The Zork Cork is the latest way to cap off a bottle of wine.

A New Twist on Closure: We discovered a bottle of delightful Sauvignon Blanc 2010 from a Sonoma estate named for an old adobe, Leese-Fitch. We found the wine itself light, crisp, lemon grassy and utterly easy to drink. The $10 price tag didn’t hurt, either. But what was most intriguing about this bottle of wine was its closure. Not a cork, nor the infamous Stelvin screw cap. It was something much, much different. There was a hard plastic seal that spiraled around the top of the bottle. I pried open the end of the spiral and began unwinding it, thinking it would expose a cork. But no, what it exposed was a plastic plug that I pulled out easily. Incredibly simple! Just unwind—or unpeel, if you will—the outer closure, then pull out the plug. No corkscrew required. The wine needed no extra breathing time to be open and accessible.

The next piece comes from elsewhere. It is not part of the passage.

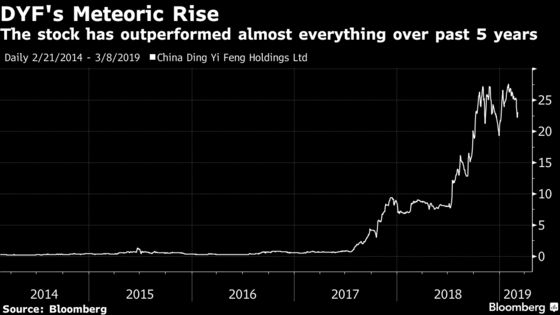 World's Top-Performing Stock Suspended After Mysterious Gain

Turns out this baby is called a Zork Cork, sort of a combination of screw cap and cork. It was invented in Australia, and is one of the new methods being explored by vintners anxious for viable alternatives to the endangered and issue-plagued cork. As cork wine closures dry, they can shrink to the point where too much air is admitted into the liquid and the wine is ruined, or “corked.” And let’s face it, some wine snobs avoid the Stelvin closure because they can’t bear the connotations of a screw-top bottle of alcohol. Whatever. Well, this Zork Cork thingie is very cool. Let’s see if others adopt what is apparently the hot new thing in antipodean winemaking.


Bold As Brassica: If you haven’t yet pampered yourself with an outdoor dinner spread on a long table overlooking bio-dynamically farmed raised beds—and the Monterey Bay beyond—then you are in for a treat. Love Apple Farm is not only the exclusive “kitchen garden” for Manresa, it is also a stunning laboratory for a huge array of workshops, demonstrations and dinners devoted to the freshest and most flavorful seasonal produce.

“Celebrate Brassica” kicks off the new Love Apple Farm Dinner Series on March 2, where from 2-6pm ($125 per person includes wine, tax and gratuity) you’ll celebrate the versatile members of the Brassica family. Brassica is a genus of the Cruciferae family that includes cabbage, turnips, Brussels sprouts and mustard. Now you know. Created by Chef Breanna Greene, the dinner begins with a cauliflower soup and garlic parsley pesto, followed by a first course of broccoli, potato, beet and carrot salad with soft cooked egg and arugula. Next Brussels sprouts with butternet squash, dried cranberries and Tuscan kale. The third entree will feature braised ox tail with polenta, mustard greens and triple crème cheese. Dessert of rhubarb cobbler should add the exact piquant note to this highly intriguing menu. Make reservations fast.